CAIM Talk Apr 16th 2026: Kayhan Batmanghelich

Über Uns

CAIM talk by Kayhan Batmanghelich on vision language models

Date: April 16th, 2026, 4pm

Location: Medical University of Vienna, Anna Spiegel Research Building, Seminar Room Level 3

Speaker: Kayhan Batmanghelich, Boston University

Title: From Generation to Auditing: Foundation Models in Medical Imaging

Abstract: Recent advances in foundation models are creating new opportunities in medical imaging by enabling capabilities that go beyond prediction alone. In this talk, I will focus on two such directions. First, generative models offer a powerful mechanism for improving data efficiency, providing a building block for model explainability, and serving as strong priors for solving ill-posed inverse problems. Second, foundation models can themselves be audited and improved to make them more reliable for clinical use. Through these examples, I will discuss how foundation models can support both the creation of richer imaging representations and the rigorous analysis of AI systems built on top of them.

The first part of the talk will focus on controllable generative modeling for volumetric medical imaging, with an emphasis on lung CT. I will present a unified line of work on high-resolution 3D CT generation that combines radiology reports with optional anatomical or abnormality-specific segmentation prompts, enabling flexible and fine-grained control over the synthesis process without requiring exhaustive annotations. These methods address core challenges in volumetric generation, including memory efficiency, long-context conditioning, and preservation of anatomically meaningful structures such as vessels, airways, fissures, and localized abnormalities. I will further show how such controllable generative models can be used not only for realistic image synthesis and data augmentation, but also as strong priors for downstream inverse problems, including training-free reconstruction of 3D CT volumes from sparse X-ray projections by integrating a text-conditioned diffusion prior with a differentiable physics-based forward model.

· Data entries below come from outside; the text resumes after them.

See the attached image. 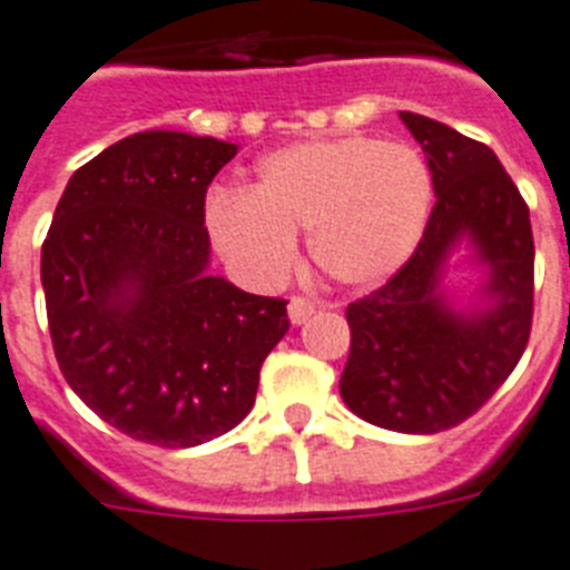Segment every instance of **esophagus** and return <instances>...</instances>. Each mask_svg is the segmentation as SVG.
Wrapping results in <instances>:
<instances>
[{
    "mask_svg": "<svg viewBox=\"0 0 570 570\" xmlns=\"http://www.w3.org/2000/svg\"><path fill=\"white\" fill-rule=\"evenodd\" d=\"M286 313H289V324H304L309 318V315L315 313V304L307 298H289V307H286Z\"/></svg>",
    "mask_w": 570,
    "mask_h": 570,
    "instance_id": "obj_1",
    "label": "esophagus"
}]
</instances>
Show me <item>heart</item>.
Here are the masks:
<instances>
[{"label":"heart","instance_id":"b5f03b06","mask_svg":"<svg viewBox=\"0 0 570 570\" xmlns=\"http://www.w3.org/2000/svg\"><path fill=\"white\" fill-rule=\"evenodd\" d=\"M434 203L417 147L367 136L309 138L263 156L252 190L214 188L205 226L234 269L277 284L307 232L315 266L336 284L371 286L417 248Z\"/></svg>","mask_w":570,"mask_h":570}]
</instances>
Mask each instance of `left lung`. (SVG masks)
<instances>
[{"label": "left lung", "instance_id": "1", "mask_svg": "<svg viewBox=\"0 0 570 570\" xmlns=\"http://www.w3.org/2000/svg\"><path fill=\"white\" fill-rule=\"evenodd\" d=\"M432 167L438 203L411 261L347 307L344 405L403 434L452 429L501 389L533 322L530 212L499 156L417 112H400ZM476 272L461 294L454 272Z\"/></svg>", "mask_w": 570, "mask_h": 570}]
</instances>
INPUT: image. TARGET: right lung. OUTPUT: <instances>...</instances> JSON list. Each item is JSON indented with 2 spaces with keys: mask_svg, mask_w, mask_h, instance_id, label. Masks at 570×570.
I'll use <instances>...</instances> for the list:
<instances>
[{
  "mask_svg": "<svg viewBox=\"0 0 570 570\" xmlns=\"http://www.w3.org/2000/svg\"><path fill=\"white\" fill-rule=\"evenodd\" d=\"M240 147L147 130L71 174L42 243V293L66 382L100 420L181 449L255 405L286 301L212 275L205 190Z\"/></svg>",
  "mask_w": 570,
  "mask_h": 570,
  "instance_id": "add662e5",
  "label": "right lung"
}]
</instances>
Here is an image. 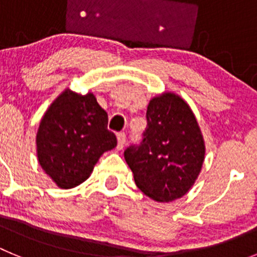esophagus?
Here are the masks:
<instances>
[{"label":"esophagus","instance_id":"1","mask_svg":"<svg viewBox=\"0 0 257 257\" xmlns=\"http://www.w3.org/2000/svg\"><path fill=\"white\" fill-rule=\"evenodd\" d=\"M117 140H118L117 148L119 149V151H122V149L124 148V145H126V135H124L123 133L118 134V135H117Z\"/></svg>","mask_w":257,"mask_h":257}]
</instances>
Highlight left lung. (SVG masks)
Here are the masks:
<instances>
[{
	"mask_svg": "<svg viewBox=\"0 0 257 257\" xmlns=\"http://www.w3.org/2000/svg\"><path fill=\"white\" fill-rule=\"evenodd\" d=\"M147 121L144 139L124 151V160L144 194L172 202L187 194L198 178L206 153L203 135L190 106L174 92L149 101Z\"/></svg>",
	"mask_w": 257,
	"mask_h": 257,
	"instance_id": "obj_1",
	"label": "left lung"
}]
</instances>
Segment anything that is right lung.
<instances>
[{"mask_svg":"<svg viewBox=\"0 0 257 257\" xmlns=\"http://www.w3.org/2000/svg\"><path fill=\"white\" fill-rule=\"evenodd\" d=\"M38 163L61 189H70L91 175L117 138L108 130V114L92 92L67 88L50 104L36 135Z\"/></svg>","mask_w":257,"mask_h":257,"instance_id":"obj_1","label":"right lung"}]
</instances>
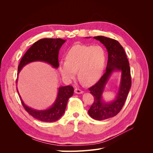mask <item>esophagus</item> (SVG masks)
<instances>
[{
	"label": "esophagus",
	"mask_w": 153,
	"mask_h": 153,
	"mask_svg": "<svg viewBox=\"0 0 153 153\" xmlns=\"http://www.w3.org/2000/svg\"><path fill=\"white\" fill-rule=\"evenodd\" d=\"M75 92L76 94H82V93H84V91H82L80 89H78V88H75Z\"/></svg>",
	"instance_id": "esophagus-1"
}]
</instances>
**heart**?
Masks as SVG:
<instances>
[{
  "instance_id": "b5f03b06",
  "label": "heart",
  "mask_w": 153,
  "mask_h": 153,
  "mask_svg": "<svg viewBox=\"0 0 153 153\" xmlns=\"http://www.w3.org/2000/svg\"><path fill=\"white\" fill-rule=\"evenodd\" d=\"M106 53L100 46L76 45L66 53V61L59 64V71L68 81L76 75L87 85L95 84L103 75L105 66Z\"/></svg>"
}]
</instances>
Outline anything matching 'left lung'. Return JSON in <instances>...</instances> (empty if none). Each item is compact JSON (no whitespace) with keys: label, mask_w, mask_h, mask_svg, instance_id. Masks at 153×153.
I'll list each match as a JSON object with an SVG mask.
<instances>
[{"label":"left lung","mask_w":153,"mask_h":153,"mask_svg":"<svg viewBox=\"0 0 153 153\" xmlns=\"http://www.w3.org/2000/svg\"><path fill=\"white\" fill-rule=\"evenodd\" d=\"M94 38L100 41L105 47L108 52V62L104 75L89 89L94 101L88 110V114L92 119L102 121L115 116L121 111L130 89L131 78L128 60L121 44L116 40L102 36H96ZM115 71L122 73L117 94L114 100L106 102L102 94L109 77Z\"/></svg>","instance_id":"left-lung-1"}]
</instances>
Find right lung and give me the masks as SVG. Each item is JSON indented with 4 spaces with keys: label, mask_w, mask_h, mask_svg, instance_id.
I'll return each mask as SVG.
<instances>
[{
    "label": "right lung",
    "mask_w": 153,
    "mask_h": 153,
    "mask_svg": "<svg viewBox=\"0 0 153 153\" xmlns=\"http://www.w3.org/2000/svg\"><path fill=\"white\" fill-rule=\"evenodd\" d=\"M66 42V39L61 38H45L36 41L27 51L21 59L18 68V75L22 69L27 64L32 62H43L49 64L53 68L57 69L59 50ZM17 83V80H16ZM23 106L34 118L43 122H55L61 118L67 105L69 98L73 94V87L70 85L59 87L57 98L50 108L45 110H36L27 106L22 100L18 89Z\"/></svg>",
    "instance_id": "obj_1"
}]
</instances>
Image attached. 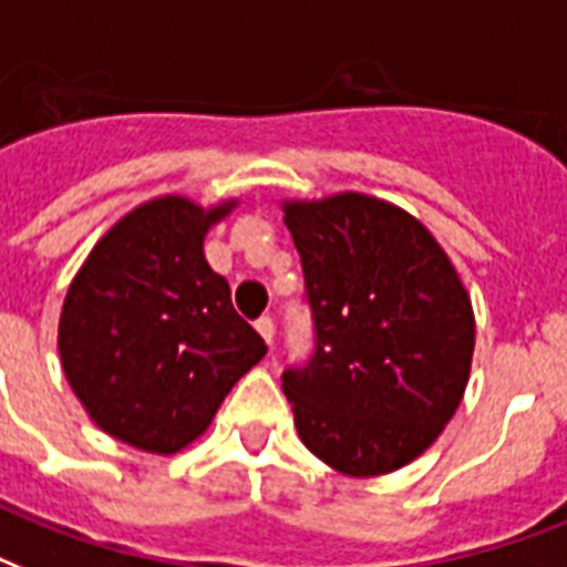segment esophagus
Here are the masks:
<instances>
[{"instance_id": "1", "label": "esophagus", "mask_w": 567, "mask_h": 567, "mask_svg": "<svg viewBox=\"0 0 567 567\" xmlns=\"http://www.w3.org/2000/svg\"><path fill=\"white\" fill-rule=\"evenodd\" d=\"M257 331H260L262 340L271 346V340H275V319H271V316H260V319H257Z\"/></svg>"}]
</instances>
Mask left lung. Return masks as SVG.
Here are the masks:
<instances>
[{
  "mask_svg": "<svg viewBox=\"0 0 567 567\" xmlns=\"http://www.w3.org/2000/svg\"><path fill=\"white\" fill-rule=\"evenodd\" d=\"M313 349L284 363L296 429L349 476L399 471L429 450L471 375L473 307L423 224L367 195L287 204Z\"/></svg>",
  "mask_w": 567,
  "mask_h": 567,
  "instance_id": "obj_1",
  "label": "left lung"
}]
</instances>
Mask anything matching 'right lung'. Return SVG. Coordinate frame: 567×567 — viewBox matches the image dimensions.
<instances>
[{
	"instance_id": "add662e5",
	"label": "right lung",
	"mask_w": 567,
	"mask_h": 567,
	"mask_svg": "<svg viewBox=\"0 0 567 567\" xmlns=\"http://www.w3.org/2000/svg\"><path fill=\"white\" fill-rule=\"evenodd\" d=\"M204 213L186 197L138 206L96 243L64 298L59 352L103 432L147 452L195 441L266 354L204 257Z\"/></svg>"
}]
</instances>
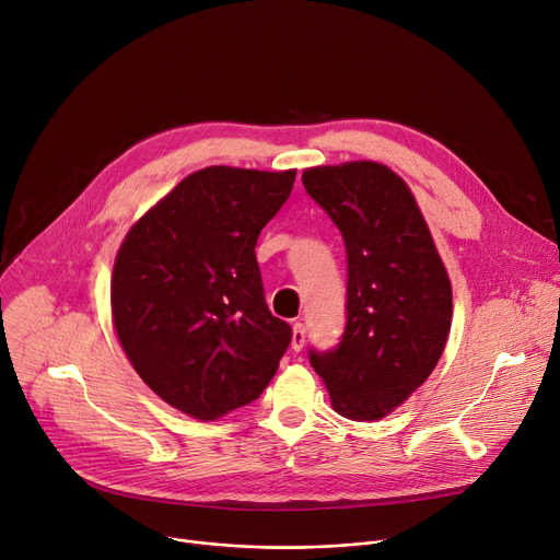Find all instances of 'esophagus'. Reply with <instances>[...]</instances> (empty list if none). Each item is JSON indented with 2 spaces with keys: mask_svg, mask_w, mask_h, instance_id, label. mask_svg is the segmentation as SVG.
Instances as JSON below:
<instances>
[{
  "mask_svg": "<svg viewBox=\"0 0 560 560\" xmlns=\"http://www.w3.org/2000/svg\"><path fill=\"white\" fill-rule=\"evenodd\" d=\"M305 338H307L305 325H303V323H295V325H293V331H291V350H293V352L303 350Z\"/></svg>",
  "mask_w": 560,
  "mask_h": 560,
  "instance_id": "obj_1",
  "label": "esophagus"
}]
</instances>
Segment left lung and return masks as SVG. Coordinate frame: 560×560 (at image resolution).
<instances>
[{
  "instance_id": "obj_1",
  "label": "left lung",
  "mask_w": 560,
  "mask_h": 560,
  "mask_svg": "<svg viewBox=\"0 0 560 560\" xmlns=\"http://www.w3.org/2000/svg\"><path fill=\"white\" fill-rule=\"evenodd\" d=\"M303 184L348 250L346 331L334 350H310V363L336 412L374 421L435 370L451 331V280L410 188L388 165L310 167Z\"/></svg>"
}]
</instances>
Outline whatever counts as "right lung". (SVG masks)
<instances>
[{
  "label": "right lung",
  "mask_w": 560,
  "mask_h": 560,
  "mask_svg": "<svg viewBox=\"0 0 560 560\" xmlns=\"http://www.w3.org/2000/svg\"><path fill=\"white\" fill-rule=\"evenodd\" d=\"M295 170L210 165L172 188L125 235L112 276L120 346L165 404L212 421L273 378L291 327L265 300L255 244Z\"/></svg>",
  "instance_id": "right-lung-1"
}]
</instances>
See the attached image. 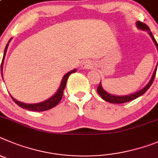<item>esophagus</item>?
<instances>
[{
	"instance_id": "1",
	"label": "esophagus",
	"mask_w": 158,
	"mask_h": 158,
	"mask_svg": "<svg viewBox=\"0 0 158 158\" xmlns=\"http://www.w3.org/2000/svg\"><path fill=\"white\" fill-rule=\"evenodd\" d=\"M91 66H92V64L89 60H84V61L82 63L81 68H82V69H89Z\"/></svg>"
}]
</instances>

The second part of the talk will focus on auditing foundation models and uncovering their hidden failure modes. I will present LADDER, a framework that uses large language models to discover systematic biases in pretrained vision systems by reasoning over language derived from model activations, metadata, and preprocessing pipelines. Unlike traditional slice discovery methods that rely on predefined attribute banks, LADDER uses language as an interface for domain knowledge and common-sense reasoning, allowing it to identify a broader range of bias-inducing factors, including those introduced during data preparation. I will also briefly highlight our broader vision for domain-specific foundation models through Mammo-FM, a foundation model for mammography that unifies diagnosis, localization, report generation, and risk prediction within a single clinically grounded framework. Together, these projects illustrate a broader agenda for medical imaging AI: foundation models that are not only powerful and controllable, but also transparent, auditable, and clinically reliable.

Key papers

S. Ghosh et al. (2026) Mammo-FM: Breast-specific foundational model for Integrated Mammographic Diagnosis, Prognosis, and Reporting. arXiv:2512.00198
Code/Github:
S. Ghosh et al. (2024) Mammo-CLIP: A Vision Language Foundation Model to Enhance Data Efficiency and Robustness in Mammography. International conference on medical image computing and computer-assisted intervention, pp. 632-642.
Code/Github: https://shantanu-ai.github.io/projects/MICCAI-2024-Mammo-CLIP/
S. Ghosh et al. (2025) Ladder: Language-driven slice discovery and error rectification in vision classifiers. In Findings of the Association for Computational Linguistics: ACL 2025, pp. 22935-22970.
Code/Github: https://shantanu-ai.github.io/projects/ACL-2025-Ladder/index.html

Bio Sketch: Kayhan Batmanghelich, Ph.D., is an Assistant Professor in the Department of Electrical and Computer Engineering at Boston University. His research focuses on the intersection of artificial intelligence and healthcare, with an emphasis on medical imaging, explainable AI, and multimodal learning. He develops domain-specific foundational models that integrate radiological imaging, clinical data, and molecular information to support diagnosis, prognosis, and therapeutic decision-making. Dr. Batmanghelich has led multiple research projects supported by the NIH, NSF, and industry sponsors, and collaborates closely with clinicians to translate machine learning innovations into clinical workflows. He is a recipient of the NSF CAREER, Google Faculty Research Award, and a Junior Faculty Fellow at the Hariri Institute for Computing.

This is part of the CAIM Talks series.